> _Problem 1_
Reproduce the seven rows listed below the Mission: Impossible discussion word for word, leaving out the bracketed picture markers.

--- Passage for review Enclosed Below ---

Ali: So what did everyone think of the first Mission: Impossible? I thought it was a really interesting throwback to what an action thriller used to be. Proper, actual drama, based on characters! Exceedingly tense set-pieces! A massively banging theme tune! It was released in a fascinating period for big-budget movies - before special effects overkill and before remakes and adaptations were ten-a-penny. It feels like a movie that's been sort of fossilised in amber. It doesn't feel ancient, but it certainly doesn't feel like it came out, say, the year after Toy Story. For a start, none of the characters seem to know how email works.
Matt: Did you see that he messages the Book Of Job message board as 'Job' so his contact is then 'Job@Book Of Job'. All of that is dated really badly for a film reliant on appearing hi-tech. All the computers suffer from that era of big exposition pop-up windows. SEND JAMMING SIGNAL? Y/N SENDING JAMMING SIGNAL.

--- End of Enclosed Passage for review ---
--- Provided records Enclosed Below ---

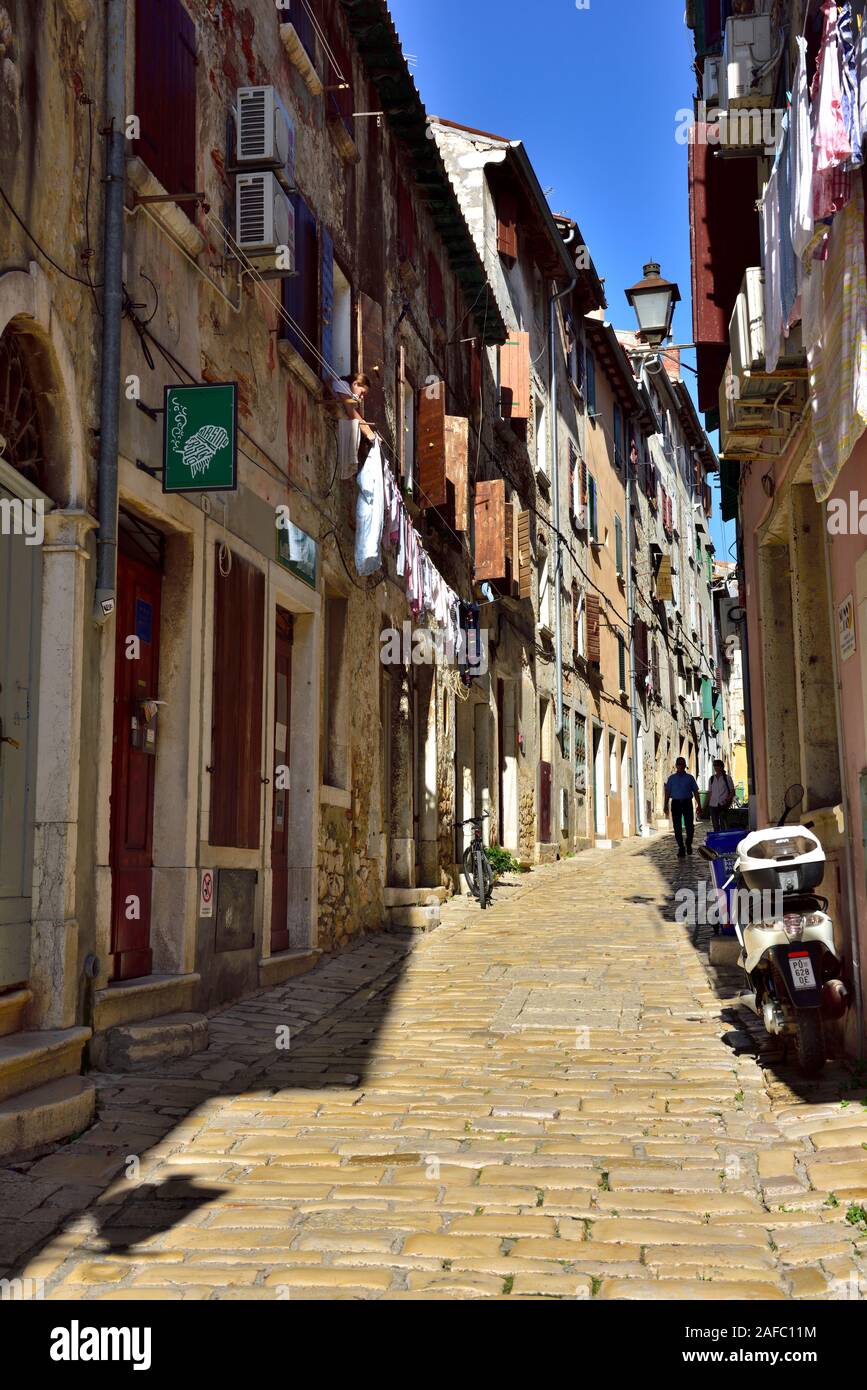 Petite rue pavée avec ancien bâtiment de chaque côté, blanchisserie hanging out, volets sur windows, Rovinj, Croatie Banque D'Images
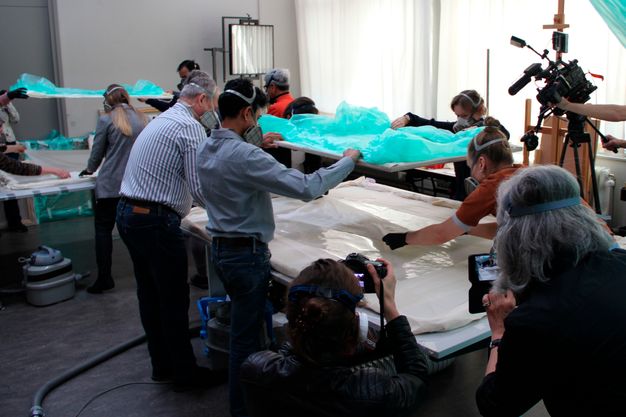 Photograph of people standing around painting that lays flat on a table. They are placing a blue-green cloth over painting.
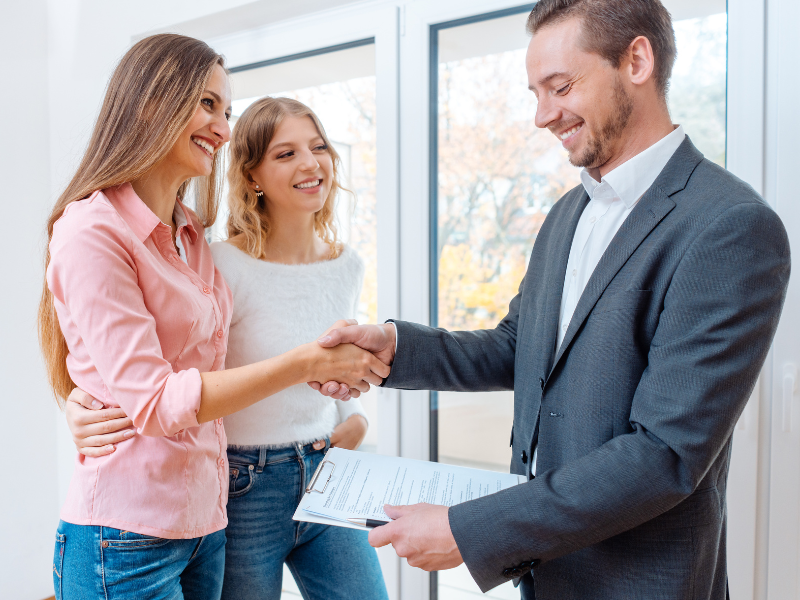 Real estate agent approving rental property after professional carpet cleaning and pest control.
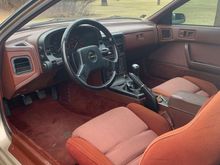 LOVE The red Interior. Slight fad on both seats.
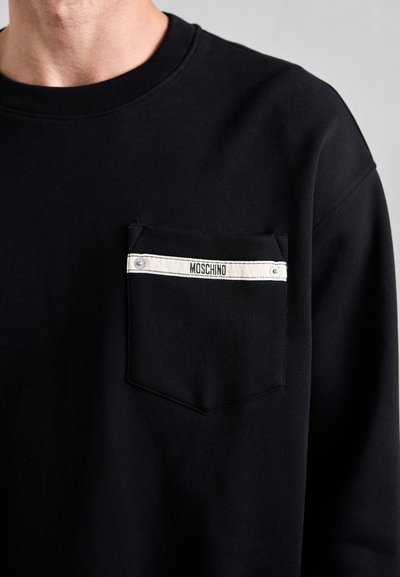 Mustmustelane särk ümmarguse kaelusega ja ristkülikukujulise rinnakotiga. Kotil on valge horisontaalne riba, millel on tekst "MOSCHINO." Pehme kangast tekstuur.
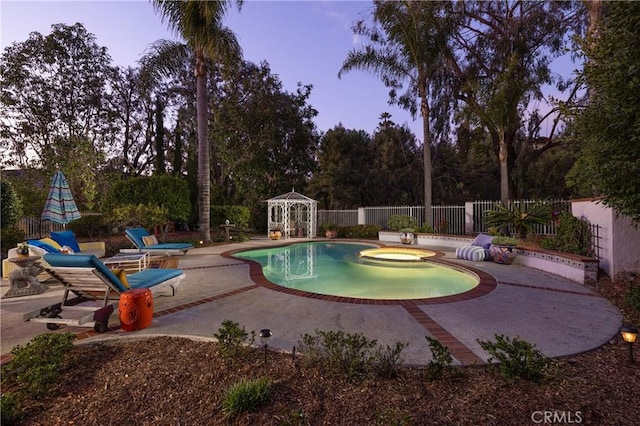 pool at dusk with a patio area and an in ground hot tub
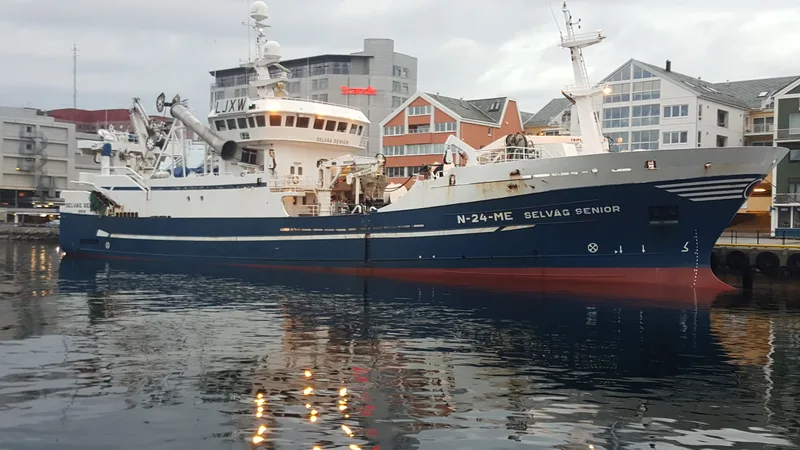 Fishing vessel alongside the quay in a Norwegian fishing port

--- End of Enclosed Provided records ---

> _Problem 2_
Decide whether each statement agrees with the Mission: Impossible discussion, answering yes or no and quoting the deciding words: (a) Ali says the film came out before remakes and adaptations became common; (b) Matt says the film's computer scenes have aged well; (c) Ali says the film feels ancient.

> _Result 1_
 Petite rue pavée avec ancien bâtiment de chaque côté, blanchisserie hanging out, volets sur windows, Rovinj, Croatie Banque D'Images
 Photograph of people standing around painting that lays flat on a table. They are placing a blue-green cloth over painting.
 Real estate agent approving rental property after professional carpet cleaning and pest control.
 LOVE The red Interior. Slight fad on both seats.
 Mustmustelane särk ümmarguse kaelusega ja ristkülikukujulise rinnakotiga. Kotil on valge horisontaalne riba, millel on tekst "MOSCHINO." Pehme kangast tekstuur.
 pool at dusk with a patio area and an in ground hot tub
 Fishing vessel alongside the quay in a Norwegian fishing port

> _Result 2_
(a) Yes: "before remakes and adaptations were ten-a-penny"
(b) No: "All of that is dated really badly for a film reliant on appearing hi-tech."
(c) No: "It doesn't feel ancient"